[Records excerpted from a collection]
## begin
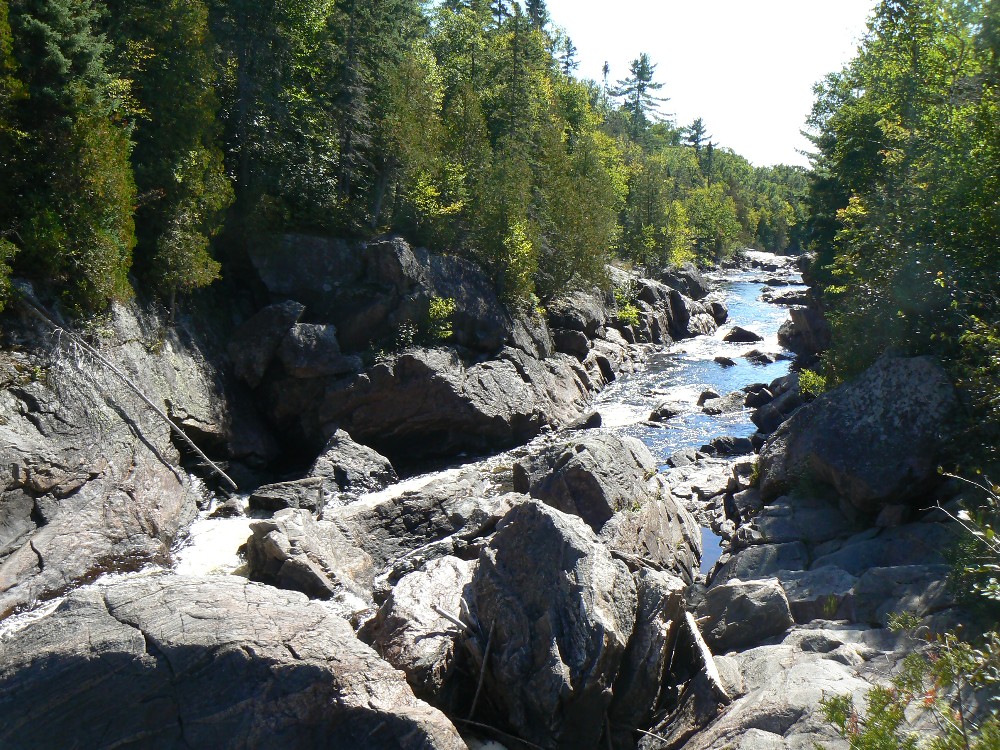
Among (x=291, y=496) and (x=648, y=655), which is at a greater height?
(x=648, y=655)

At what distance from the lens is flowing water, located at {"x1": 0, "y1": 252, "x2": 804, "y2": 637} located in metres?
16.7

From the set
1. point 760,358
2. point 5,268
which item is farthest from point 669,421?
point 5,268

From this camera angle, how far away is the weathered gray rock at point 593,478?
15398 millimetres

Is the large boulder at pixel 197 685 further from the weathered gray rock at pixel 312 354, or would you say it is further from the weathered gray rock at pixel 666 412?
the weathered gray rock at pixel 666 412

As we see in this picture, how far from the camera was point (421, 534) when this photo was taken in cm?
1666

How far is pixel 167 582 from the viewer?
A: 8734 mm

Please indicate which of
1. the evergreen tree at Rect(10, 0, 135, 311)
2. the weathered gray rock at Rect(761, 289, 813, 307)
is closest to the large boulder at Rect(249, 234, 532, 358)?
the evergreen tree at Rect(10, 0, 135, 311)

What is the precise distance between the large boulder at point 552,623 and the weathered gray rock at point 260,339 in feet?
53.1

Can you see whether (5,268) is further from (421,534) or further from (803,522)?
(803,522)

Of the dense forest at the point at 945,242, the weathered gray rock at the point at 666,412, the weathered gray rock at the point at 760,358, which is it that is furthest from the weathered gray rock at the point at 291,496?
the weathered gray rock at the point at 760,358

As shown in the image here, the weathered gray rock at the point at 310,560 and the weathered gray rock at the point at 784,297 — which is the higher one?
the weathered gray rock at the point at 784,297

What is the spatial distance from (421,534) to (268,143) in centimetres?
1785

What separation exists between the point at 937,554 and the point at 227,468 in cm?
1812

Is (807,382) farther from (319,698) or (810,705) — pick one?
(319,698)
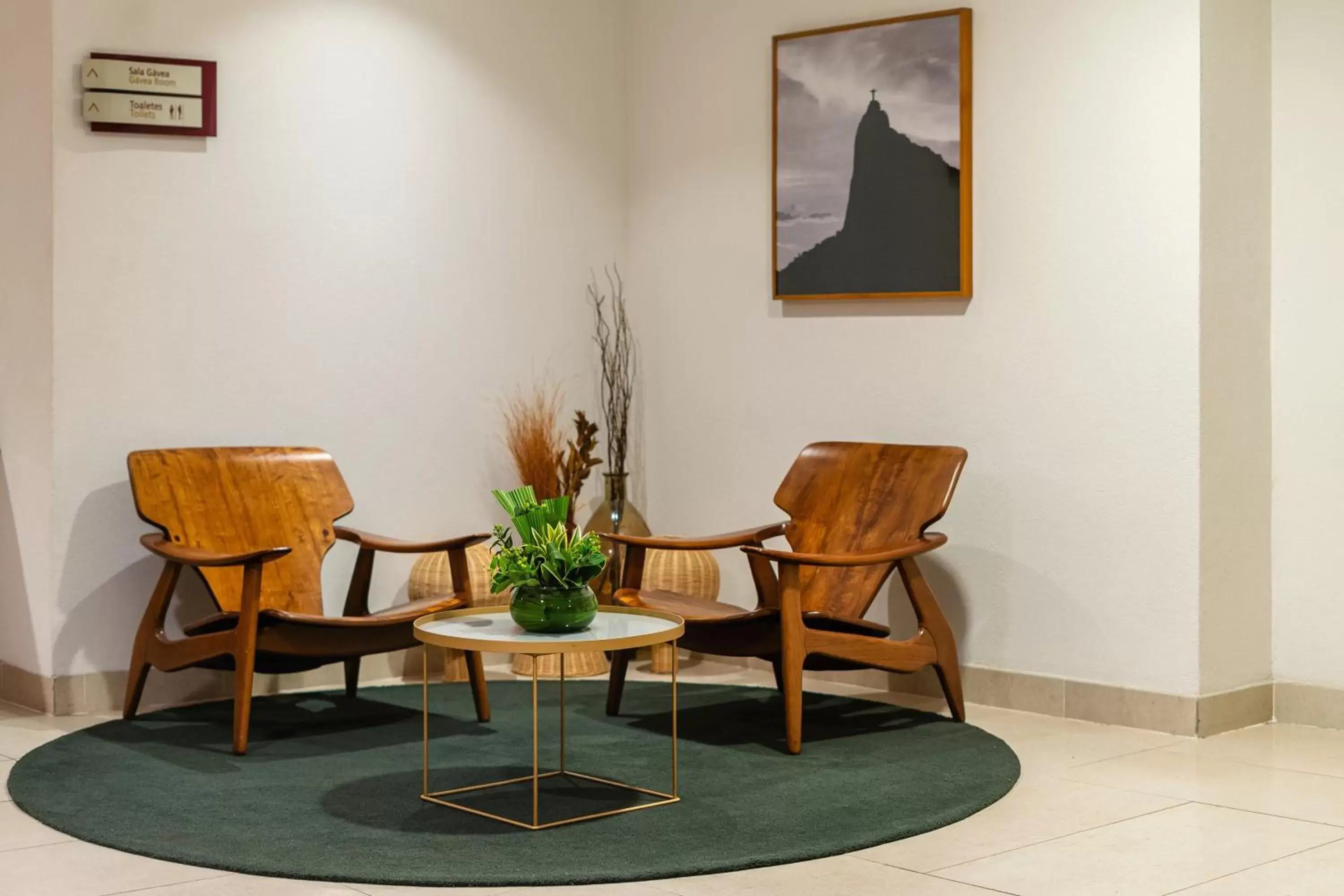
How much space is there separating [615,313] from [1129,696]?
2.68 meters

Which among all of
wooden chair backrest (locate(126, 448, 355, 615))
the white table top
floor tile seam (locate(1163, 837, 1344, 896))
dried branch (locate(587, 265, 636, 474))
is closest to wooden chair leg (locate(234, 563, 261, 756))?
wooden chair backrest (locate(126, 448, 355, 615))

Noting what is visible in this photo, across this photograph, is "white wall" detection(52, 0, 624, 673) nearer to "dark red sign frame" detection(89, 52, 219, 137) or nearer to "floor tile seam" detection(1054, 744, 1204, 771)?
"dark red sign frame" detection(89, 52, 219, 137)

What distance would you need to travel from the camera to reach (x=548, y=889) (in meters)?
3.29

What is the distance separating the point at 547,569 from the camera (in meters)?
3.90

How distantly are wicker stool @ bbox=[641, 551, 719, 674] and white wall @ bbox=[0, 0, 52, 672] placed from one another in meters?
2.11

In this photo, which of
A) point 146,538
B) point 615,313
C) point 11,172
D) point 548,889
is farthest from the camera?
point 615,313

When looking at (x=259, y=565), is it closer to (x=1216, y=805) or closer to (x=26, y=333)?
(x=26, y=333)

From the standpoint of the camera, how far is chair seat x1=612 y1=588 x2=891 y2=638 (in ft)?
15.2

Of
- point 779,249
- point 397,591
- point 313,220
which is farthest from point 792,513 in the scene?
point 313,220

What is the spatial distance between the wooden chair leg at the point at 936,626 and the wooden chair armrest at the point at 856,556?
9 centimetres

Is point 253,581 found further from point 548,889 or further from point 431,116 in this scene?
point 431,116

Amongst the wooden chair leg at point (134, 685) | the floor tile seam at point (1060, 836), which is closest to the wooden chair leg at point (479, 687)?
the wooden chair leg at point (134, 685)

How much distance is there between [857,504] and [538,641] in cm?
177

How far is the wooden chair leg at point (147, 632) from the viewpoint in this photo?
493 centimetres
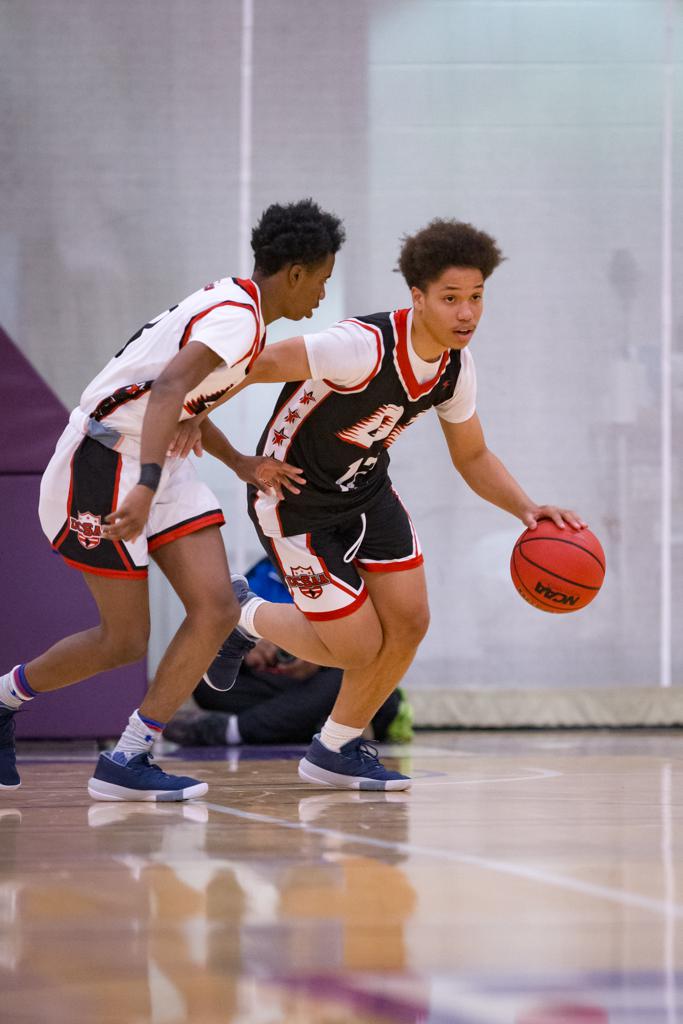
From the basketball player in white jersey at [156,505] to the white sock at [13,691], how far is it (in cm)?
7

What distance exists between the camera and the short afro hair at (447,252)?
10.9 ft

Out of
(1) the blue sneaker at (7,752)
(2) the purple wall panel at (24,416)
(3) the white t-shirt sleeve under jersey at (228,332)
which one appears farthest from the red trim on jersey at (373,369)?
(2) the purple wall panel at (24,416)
## end
Can you render everything from the line containing "What is the spatial distance between" down to the end of the records as a two-column CSV with the headers text and answer? Give one row per record, put each field in quotation marks, replace line breaks with spaces, and leave the pictures out.

WRITTEN SOLUTION.
text,answer
"What is the spatial distance between the wooden chair leg at the point at 936,626 and the wooden chair armrest at the point at 856,556?","9 centimetres"
"Is point 253,581 found further from point 548,889 or further from point 431,116 in this scene?","point 431,116"
"Amongst the wooden chair leg at point (134, 685) | the floor tile seam at point (1060, 836), which is closest to the wooden chair leg at point (479, 687)?","the wooden chair leg at point (134, 685)"
"How much distance is there between [857,504] and [538,641] in cm?","177"
"How far is the wooden chair leg at point (147, 632) from the viewpoint in this photo?","493 centimetres"
"From the basketball player in white jersey at [156,505] to the white sock at [13,691], how far is it (in cm)?","7"
"What distance exists between the camera and the short afro hair at (447,252)?","10.9 ft"
"Out of (1) the blue sneaker at (7,752) (2) the purple wall panel at (24,416) (3) the white t-shirt sleeve under jersey at (228,332) which one appears farthest from the red trim on jersey at (373,369)?","(2) the purple wall panel at (24,416)"